• GOAL
Count the lines in the records below that contain the string "furthest", treating uppercase and lowercase as different. Reply with the number alone.

• DATA FOR THE TASK
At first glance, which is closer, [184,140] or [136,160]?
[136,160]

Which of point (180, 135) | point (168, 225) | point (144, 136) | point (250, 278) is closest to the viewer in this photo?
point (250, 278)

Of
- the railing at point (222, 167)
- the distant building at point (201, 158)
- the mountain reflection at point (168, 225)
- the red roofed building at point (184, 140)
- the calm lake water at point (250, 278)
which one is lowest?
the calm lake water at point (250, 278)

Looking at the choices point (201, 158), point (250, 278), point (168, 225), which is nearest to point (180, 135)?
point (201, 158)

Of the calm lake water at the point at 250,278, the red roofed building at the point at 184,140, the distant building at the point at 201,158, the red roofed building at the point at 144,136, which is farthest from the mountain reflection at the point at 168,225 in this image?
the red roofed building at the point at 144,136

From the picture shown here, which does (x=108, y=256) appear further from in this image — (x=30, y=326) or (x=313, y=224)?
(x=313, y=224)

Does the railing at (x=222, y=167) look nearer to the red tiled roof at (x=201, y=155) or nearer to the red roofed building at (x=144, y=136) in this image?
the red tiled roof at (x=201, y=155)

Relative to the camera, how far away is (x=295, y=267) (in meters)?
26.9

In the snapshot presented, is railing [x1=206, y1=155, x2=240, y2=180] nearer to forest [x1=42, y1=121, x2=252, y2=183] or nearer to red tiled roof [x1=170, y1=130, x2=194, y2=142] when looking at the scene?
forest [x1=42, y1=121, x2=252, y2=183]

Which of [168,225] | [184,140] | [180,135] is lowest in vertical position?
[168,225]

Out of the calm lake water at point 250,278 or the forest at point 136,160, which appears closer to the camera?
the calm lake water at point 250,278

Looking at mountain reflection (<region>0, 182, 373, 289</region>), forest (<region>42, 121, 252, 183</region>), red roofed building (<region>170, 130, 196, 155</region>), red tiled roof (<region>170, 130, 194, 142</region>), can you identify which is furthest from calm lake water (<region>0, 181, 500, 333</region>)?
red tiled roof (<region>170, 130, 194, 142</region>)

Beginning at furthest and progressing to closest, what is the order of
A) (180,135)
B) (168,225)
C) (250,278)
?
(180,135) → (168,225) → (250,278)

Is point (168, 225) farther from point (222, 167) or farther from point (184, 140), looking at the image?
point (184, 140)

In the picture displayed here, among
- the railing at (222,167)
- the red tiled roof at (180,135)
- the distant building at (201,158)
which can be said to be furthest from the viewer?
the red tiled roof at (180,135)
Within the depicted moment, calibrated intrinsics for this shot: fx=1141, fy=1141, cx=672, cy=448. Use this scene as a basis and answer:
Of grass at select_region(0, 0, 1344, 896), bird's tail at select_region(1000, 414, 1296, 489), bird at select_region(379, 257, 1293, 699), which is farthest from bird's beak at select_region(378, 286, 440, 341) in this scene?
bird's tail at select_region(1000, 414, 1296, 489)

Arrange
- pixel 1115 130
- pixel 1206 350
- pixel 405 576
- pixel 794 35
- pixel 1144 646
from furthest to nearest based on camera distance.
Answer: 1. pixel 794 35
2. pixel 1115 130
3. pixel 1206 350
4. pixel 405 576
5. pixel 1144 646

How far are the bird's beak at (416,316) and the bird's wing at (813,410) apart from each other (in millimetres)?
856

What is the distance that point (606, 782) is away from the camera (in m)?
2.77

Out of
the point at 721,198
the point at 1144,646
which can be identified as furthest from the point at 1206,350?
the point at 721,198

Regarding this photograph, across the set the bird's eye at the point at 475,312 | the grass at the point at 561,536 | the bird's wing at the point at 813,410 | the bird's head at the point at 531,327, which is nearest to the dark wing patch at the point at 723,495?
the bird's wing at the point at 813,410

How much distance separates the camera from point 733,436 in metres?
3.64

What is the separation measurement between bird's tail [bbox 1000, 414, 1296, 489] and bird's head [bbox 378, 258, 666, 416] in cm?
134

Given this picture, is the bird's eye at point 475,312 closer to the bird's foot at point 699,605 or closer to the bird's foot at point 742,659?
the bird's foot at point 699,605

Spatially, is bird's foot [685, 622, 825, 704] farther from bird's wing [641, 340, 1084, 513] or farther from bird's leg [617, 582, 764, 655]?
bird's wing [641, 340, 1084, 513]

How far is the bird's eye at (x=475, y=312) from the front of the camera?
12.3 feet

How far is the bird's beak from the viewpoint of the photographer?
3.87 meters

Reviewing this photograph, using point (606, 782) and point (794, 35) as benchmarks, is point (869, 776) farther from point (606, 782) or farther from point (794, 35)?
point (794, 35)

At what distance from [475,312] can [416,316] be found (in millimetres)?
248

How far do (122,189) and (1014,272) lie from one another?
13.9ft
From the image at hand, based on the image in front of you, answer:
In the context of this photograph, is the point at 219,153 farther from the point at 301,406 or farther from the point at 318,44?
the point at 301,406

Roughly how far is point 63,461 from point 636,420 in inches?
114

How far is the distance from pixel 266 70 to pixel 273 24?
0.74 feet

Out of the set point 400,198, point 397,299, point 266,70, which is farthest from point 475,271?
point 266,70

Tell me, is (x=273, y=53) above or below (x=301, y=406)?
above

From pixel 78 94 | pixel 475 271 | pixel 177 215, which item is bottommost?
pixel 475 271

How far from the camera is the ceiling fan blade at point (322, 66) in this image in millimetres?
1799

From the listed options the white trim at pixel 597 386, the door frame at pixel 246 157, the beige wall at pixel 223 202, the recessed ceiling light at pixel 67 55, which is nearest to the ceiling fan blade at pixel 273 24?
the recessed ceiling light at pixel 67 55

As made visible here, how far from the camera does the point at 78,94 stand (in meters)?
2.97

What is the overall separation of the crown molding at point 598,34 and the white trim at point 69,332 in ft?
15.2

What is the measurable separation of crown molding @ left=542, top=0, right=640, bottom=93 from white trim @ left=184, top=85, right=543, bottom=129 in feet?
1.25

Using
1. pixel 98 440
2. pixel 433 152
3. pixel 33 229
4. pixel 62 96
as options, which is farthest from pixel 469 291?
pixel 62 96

• ANSWER BELOW
5